The Cluster results show a trend of dispersion and aggregation, indicating that affordable housing and low-income groups tend to gather in New York.

Code
import matplotlib.pyplot as plt
from sklearn.preprocessing import StandardScaler

# Step 1: Ensure the Cluster column is of integer type
geo_data_filtered["Cluster"] = geo_data_filtered["Cluster"].astype(int)

# Step 2: Define colors for clusters and create a mapping
cluster_colors_filtered = {
    0: "#fffbdf",
    1: "#ff6f64",
    2: "#ffb164"
}

# Step 3: Scaling setup (same as before)
scaler = StandardScaler()
scaler.fit(clustering_data_filtered)
centers_original = scaler.inverse_transform(kmeans_filtered.cluster_centers_)

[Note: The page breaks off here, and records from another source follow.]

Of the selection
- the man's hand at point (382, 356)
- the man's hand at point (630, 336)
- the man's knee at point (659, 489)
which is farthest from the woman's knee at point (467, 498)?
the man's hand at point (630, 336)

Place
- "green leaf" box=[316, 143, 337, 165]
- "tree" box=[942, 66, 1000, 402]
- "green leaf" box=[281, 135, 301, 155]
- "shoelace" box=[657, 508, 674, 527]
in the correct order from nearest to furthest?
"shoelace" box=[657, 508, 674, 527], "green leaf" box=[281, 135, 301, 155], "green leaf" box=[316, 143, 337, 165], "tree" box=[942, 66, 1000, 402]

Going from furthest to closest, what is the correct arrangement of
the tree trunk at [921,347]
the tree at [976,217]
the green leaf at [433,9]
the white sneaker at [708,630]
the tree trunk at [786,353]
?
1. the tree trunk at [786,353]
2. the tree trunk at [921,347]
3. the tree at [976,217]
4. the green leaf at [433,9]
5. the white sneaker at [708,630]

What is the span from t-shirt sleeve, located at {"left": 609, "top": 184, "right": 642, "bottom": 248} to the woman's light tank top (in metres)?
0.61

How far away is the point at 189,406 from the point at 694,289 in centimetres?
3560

# Step 4: Plot with explicit color mapping
plt.figure(figsize=(8, 5))
for cluster_id in range(optimal_clusters):
    cluster_points = geo_data_filtered[geo_data_filtered["Cluster"] == cluster_id]
    plt.scatter(
        cluster_points["AffordableHousingCount"],
        cluster_points["LowMod_Population"],
        label=f"Cluster {cluster_id}",
        color=cluster_colors_filtered[cluster_id],  # Use dictionary mapping
        alpha=0.8
    )


# Step 5: Plot cluster centers in the original feature space
plt.scatter(
    centers_original[:, 0],  # AffordableHousingCount
    centers_original[:, 1],  # LowMod_Population
    c="black",
    marker="X",
    s=250,  # Size of cluster center markers
    label="Cluster Centers"
)

# Step 6: Customize the plot
plt.title("KMeans Clustering (Original Feature Space - Filtered)", fontsize=18)
plt.xlabel("Affordable Housing Count", fontsize=14)
plt.ylabel("Low-Income Population", fontsize=14)
plt.grid(color='gray', linestyle='--', linewidth=0.5)

# Step 7: Adjust legend position
plt.legend(title="Clusters", fontsize=12, loc='upper right', bbox_to_anchor=(1.15, 1))

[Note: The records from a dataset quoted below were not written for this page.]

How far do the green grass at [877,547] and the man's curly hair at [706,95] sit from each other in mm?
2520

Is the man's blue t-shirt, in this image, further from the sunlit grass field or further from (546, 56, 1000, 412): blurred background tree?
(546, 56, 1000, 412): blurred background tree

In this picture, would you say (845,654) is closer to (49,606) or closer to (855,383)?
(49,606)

# Step 8: Display the plot
plt.tight_layout()
plt.show()

It can be seen that low-income groups and affordable housing are mainly divided into three categories, mainly based on the comprehensive affect of low income and the number of affordable housing. Next, we calculated the corresponding linear relationship between low income and affordable housing theselves. The following conclusions were obtained.

Code
# Use the filtered data for correlation analysis
correlation_filtered, p_value_filtered = pearsonr(
    geo_data_filtered["AffordableHousingCount"], geo_data_filtered["LowMod_Population"]
)
print(f"Filtered Correlation: {correlation_filtered}, P-value: {p_value_filtered}")

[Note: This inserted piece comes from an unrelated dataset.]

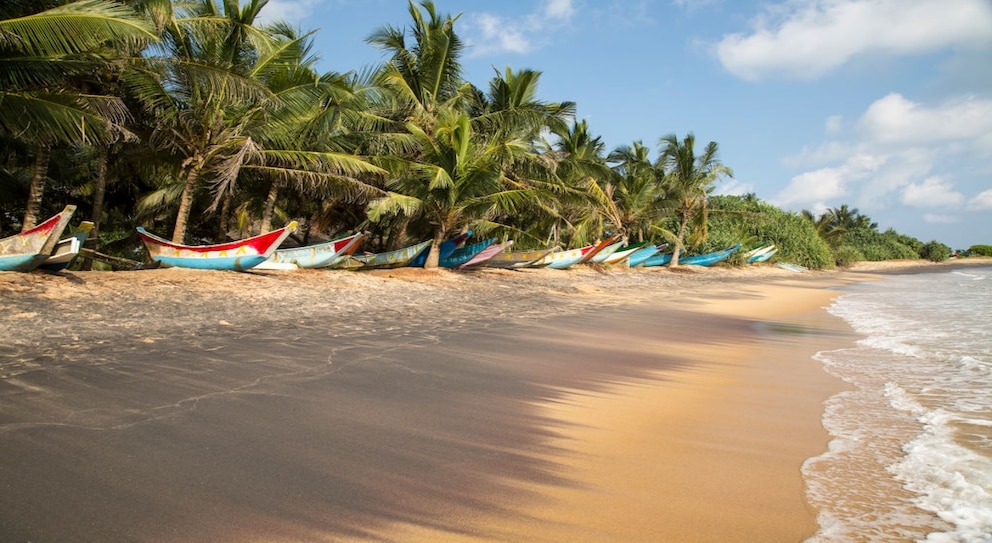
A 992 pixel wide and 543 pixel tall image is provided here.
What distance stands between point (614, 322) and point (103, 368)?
7.25 m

Results and Interpretation

  • Filtered Correlation: 0.30 (weak positive correlation)
  • P-value: 2.57e-43 (statistically significant)

Conclusion

Surprisingly, according to the data, there is a weak but statistically significant positive relationship between low-income population and affordable housing. This suggests some alignment between housing needs and supply, but the weak correlation indicates other factors might dilute the relationship, such as zoning laws, policy gaps, or spatial mismatches. Therefore, our next step is to explore more factors.